DOCUMENT PASSAGE

★ ★ ★

The Royals announced an agreement to keep center fielder Michael A. Taylor from hitting the open market this winter. Taylor receives a two-year, $9MM guarantee, paid out via successive $4.5MM salaries in 2022 and 2023. He’d receive an additional $50K for hitting the 325, 375, 425, 475 and 525 plate appearance mark in each season, with up to $500K in total incentives available. Taylor is represented by ALIGND Sports Agency.
It’s a bit surprising at first glance to see Kansas City jump the market to extend Taylor, who is amidst a below-average year at the plate in his first season in Royal blue. Across 508 plate appearances, the 30-year-old owns a .244/.298/.359 line with twelve home runs. Even after accounting for Kansas City’s extremely pitcher-friendly home ballpark, Taylor’s offensive numbers check in around 21 percentage points below league average according to wRC+.
That’s right in line with his typical production. The right-handed hitter spent the first seven seasons of his big league career with the Nationals, generally struggling to produce much offensively. Taylor has flashed intriguing power potential at times, but he’s been held back by a propensity to swing and miss. He’s not a complete free swinger — Taylor’s rate of chasing pitches outside the strike zone hovers right around league average — but he comes up empty quite a bit even when swinging at pitches inside the strike zone.
Taylor has posted above-average offensive numbers just once in parts of eight big league seasons. Over 432 plate appearances with the Nats in 2017, he hit .271/.320/.486 and popped 19 homers. That season was propped up by an unsustainably high .363 batting average on balls in play, though, and Taylor hasn’t found that kind of success in the years since. Going back to the start of the 2018 campaign, he owns a .234/.291/.364 line with an alarming 28.9% strikeout rate.

★ ★ ★

PROBLEM SET
1. Reproduce the part of the Taylor extension article word for word, beginning at the words "It’s a bit surprising" and ending after "according to wRC+.".
2. In the article on Taylor's contract, how much money does his two-year deal guarantee?
3. Extend the article on the Royals' agreement with Michael A. Taylor, starting after its last sentence.
The listing after this point is separate from the article on Taylor's extension.

DATA PROVIDED

★ ★ ★

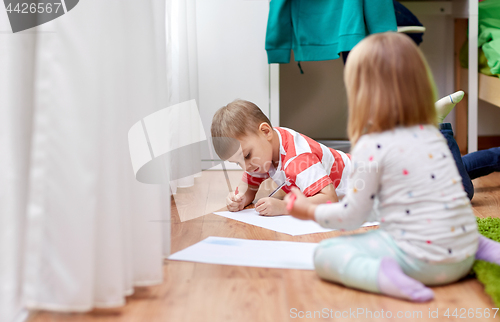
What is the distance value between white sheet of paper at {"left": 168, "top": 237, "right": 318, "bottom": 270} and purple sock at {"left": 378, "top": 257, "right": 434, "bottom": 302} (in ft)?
0.50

★ ★ ★

ANSWERS TO THE EXERCISE
1.
It’s a bit surprising at first glance to see Kansas City jump the market to extend Taylor, who is amidst a below-average year at the plate in his first season in Royal blue. Across 508 plate appearances, the 30-year-old owns a .244/.298/.359 line with twelve home runs. Even after accounting for Kansas City’s extremely pitcher-friendly home ballpark, Taylor’s offensive numbers check in around 21 percentage points below league average according to wRC+.

2. $9MM, paid as $4.5MM salaries in 2022 and 2023.

3.
That the Royals are anxious to keep Taylor off the open market in spite of his offensive struggles is a testament to his prowess with the glove. Taylor rated very highly defensively throughout his time in Washington, and he’s continued to excel on that side of the ball with Kansas City.
Aside from a pair of semi-rest days at designated hitter, Taylor has lined up exclusively in center field this season. Over 1,141 innings at the position, he’s rated as a staggering 21 runs above average, by measure of Defensive Runs Saved. That’s six runs clear of second-place finisher Harrison Bader. Statcast’s range-based Outs Above Average metric paints a similar picture. By that measure, Taylor is tied with Bader and Manuel Margot with an outfield-best +14 plays. Those advanced metrics align with Taylor’s general reputation for defensive excellence.
The Royals have long valued defense more than most clubs, partially because of the extreme spaciousness of Kauffman Stadium. Excellent glovework was a backbone of their back-to-back pennant winners (and one-time champions) last decade, and the front office continues to place a real emphasis on turning batted balls into outs. With Taylor among the sport’s best handful of players at tracking down fly balls, they’ve struck early to keep him in the fold for the next couple seasons.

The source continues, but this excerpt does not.